I am writing large hydrological models. After computing for e.g. Arrays/args depicting for e.g. the different vegetaion, I would like to make available all these constants Arrays within all the modules written in different MyFiles.jl . I understand that one should avoid using global variables as it slows down the model.
An other solution is to pass variables as arguments to functions which is not very readable e.g.
I am wandering if one can use the concept of MODULE in Fortran.90 which stores all variables in one MODULE . To get access to these variables one just calls e.g. USE VEGETATION . This syntax is clean and fast . I would pass variables as arguments only the variables which are dynamic.
e.g. Fortran code which stores the variables and to get the values in a module just call USE VEGETATION:
Thanks Hendricks. I use your solution when I know the values of the parameters before running the model. The challenge of this question is that we do not know in advance the values of the parameters, which will be computed at the very beginning of the code. Then these Arrays will be used as constant in different modules of the program. So the question is how to pass in a clean ways these parameters to all the modules build in separate files?
My solution to this kind of thing is roughly the following:
Define a Model object that contains everything there is to know about the model. Typically with child objects that can be swapped out to try different model versions.
Define a Case object that collects all the switches / settings that vary across cases that I want to run.
Write an init_model function that takes a Case and returns a Model with the right settings.
Everything else uses Model as one input argument to keep track of all settings etc.
… Which is really just the long way of saying pretty much what Pbellive already said.

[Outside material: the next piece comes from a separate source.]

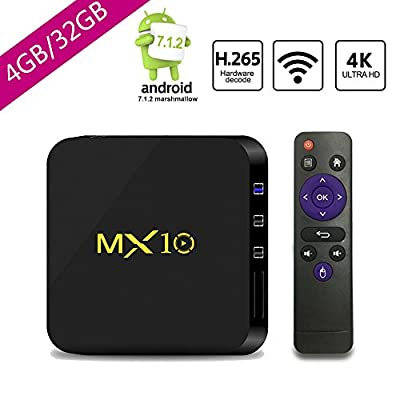 SCSETC Newest Android TV Box DDR4 4G+32GB,4K Android 7.1.2 H.265 64bit Media Streaming Player Smart Box with Wireless, Support Media,music,photo...(Black)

But in my applications I don’t mind writing out the nested access. It keeps things organized and I don’t have to worry about name conflicts (did I want to access field N for object A or B?).
What often happens (for me) is that I pass an entire object to a function. So I don’t have to write out deeply nested fields very often. If it turns out that I do, I just write a little convenience access function as in
Julia can do this so much better than fortran, if you are prepared to explore some different approaches.
You will easily be able to organise your models so that components can be swapped out and compared (as Clark and Mendoza etc have been pushing in Hydrology).
https://github.com/rafaqz/Flatten.jl/ will turn your composite model into a flat tuple of parameters with very good performance, which is good for sending models to an optimiser or diffeq. It will also flatten the parameter bounds, names and anything else you need to attach to the structs into flat tuples for the whole model.
Most of my modelling packages are structured like this, the Photosynthesis packages is a good example, but also see https://github.com/cesaraustralia/Dispersal.jl and all the packages in the cesaraustralia org.
I have also taken a crack at the problem of keeping track of model parameters and passing them to optimizers. My approach is a bit more involved (see https://github.com/hendri54/ModelParams).
The basic idea is to build a model out of nested objects that keep track of their parameters (and their bounds, descriptions, whether they are calibrated etc). Then there are methods that traverse the model hierarchy and collect all those parameters to either pass them to optimizers or to report them etc. I give each object a unique name, so I can put parameters back into objects, even if several objects have parameters of the same name.
Finally, there are methods for keeping track of data moments and their model counterparts. This is used automatically report model fit and construct the scalar deviation for the optimizer.
The setup is complicated (perhaps too complicated) but relatively easy to use.
Interesting we’ve been solving similar problems. Try Flatten.jl… its generic and very fast at walking the struct, and also does bounds or custom fields with very little fuss using FieldMetadata.jl. The total SLoC is only a few hundred lines so also pretty easy to maintain (if not understand, the @generated are pretty wild).
You can also use Setfield.jl to update specific parameters.
The problem is non-unique parameter names. I have models where an object contains a vector of child objects that all contain the same parameters. Something that essentially says: “set field beta somewhere in a nested struct” won’t work for me.
But the idea of FieldMetaData is certainly interesting. Thanks for pointing that out.